*TASK DIRECTIONS*
Reproduce each of the following items verbatim, preserving every word, number, and line break.

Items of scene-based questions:
_ _ _ _ _
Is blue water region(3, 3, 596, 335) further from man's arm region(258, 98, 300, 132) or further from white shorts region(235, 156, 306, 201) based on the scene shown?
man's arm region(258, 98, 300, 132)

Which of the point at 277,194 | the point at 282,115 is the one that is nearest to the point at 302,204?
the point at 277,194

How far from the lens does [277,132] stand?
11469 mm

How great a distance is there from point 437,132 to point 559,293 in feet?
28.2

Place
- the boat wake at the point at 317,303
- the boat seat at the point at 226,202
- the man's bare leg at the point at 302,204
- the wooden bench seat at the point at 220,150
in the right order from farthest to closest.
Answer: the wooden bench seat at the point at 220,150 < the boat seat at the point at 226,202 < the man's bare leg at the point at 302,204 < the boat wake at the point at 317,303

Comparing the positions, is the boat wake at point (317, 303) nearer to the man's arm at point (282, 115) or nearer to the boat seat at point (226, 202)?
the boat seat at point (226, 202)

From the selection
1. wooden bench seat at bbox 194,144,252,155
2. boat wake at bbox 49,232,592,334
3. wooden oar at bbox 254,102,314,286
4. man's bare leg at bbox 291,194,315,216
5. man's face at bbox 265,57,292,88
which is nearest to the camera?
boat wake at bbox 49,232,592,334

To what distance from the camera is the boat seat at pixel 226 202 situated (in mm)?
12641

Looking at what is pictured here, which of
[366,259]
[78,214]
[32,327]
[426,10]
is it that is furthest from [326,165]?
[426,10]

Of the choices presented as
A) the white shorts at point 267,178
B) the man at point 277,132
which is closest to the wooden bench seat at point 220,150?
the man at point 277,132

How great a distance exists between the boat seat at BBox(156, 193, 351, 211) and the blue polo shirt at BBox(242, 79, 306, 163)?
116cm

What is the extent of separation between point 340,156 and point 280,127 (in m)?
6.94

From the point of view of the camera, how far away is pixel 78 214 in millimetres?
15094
_ _ _ _ _
*ANSWER TO THIS EXERCISE*
Is blue water region(3, 3, 596, 335) further from man's arm region(258, 98, 300, 132) or further from white shorts region(235, 156, 306, 201) based on the scene shown?
man's arm region(258, 98, 300, 132)

Which of the point at 277,194 | the point at 282,115 is the one that is nearest to the point at 302,204?
the point at 277,194

How far from the lens does [277,132] stand?
11469 mm

How great a distance is there from point 437,132 to point 559,293 in feet?
28.2

Place
- the boat wake at the point at 317,303
- the boat seat at the point at 226,202
- the man's bare leg at the point at 302,204
- the wooden bench seat at the point at 220,150
in the right order from farthest to closest.
Answer: the wooden bench seat at the point at 220,150 < the boat seat at the point at 226,202 < the man's bare leg at the point at 302,204 < the boat wake at the point at 317,303

Comparing the positions, is the boat wake at point (317, 303) nearer to the man's arm at point (282, 115) or nearer to the boat seat at point (226, 202)?
the boat seat at point (226, 202)

From the selection
1. wooden bench seat at bbox 194,144,252,155
2. boat wake at bbox 49,232,592,334
3. wooden oar at bbox 254,102,314,286
4. man's bare leg at bbox 291,194,315,216
5. man's face at bbox 265,57,292,88
which is nearest to the camera?
boat wake at bbox 49,232,592,334

To what distance from the camera is the boat seat at pixel 226 202 situated (in mm)?
12641

Looking at what is pictured here, which of
[366,259]
[78,214]
[32,327]
[426,10]
is it that is furthest from [326,165]?
[426,10]

Of the choices presented as
A) the white shorts at point 267,178
B) the man at point 277,132
which is closest to the wooden bench seat at point 220,150?
the man at point 277,132

How great a distance exists between the boat seat at BBox(156, 193, 351, 211) and the blue polo shirt at BBox(242, 79, 306, 163)?
116cm

What is the extent of separation between point 340,156 and point 280,127 (in m)?
6.94

From the point of view of the camera, how far away is pixel 78 214 in millimetres?
15094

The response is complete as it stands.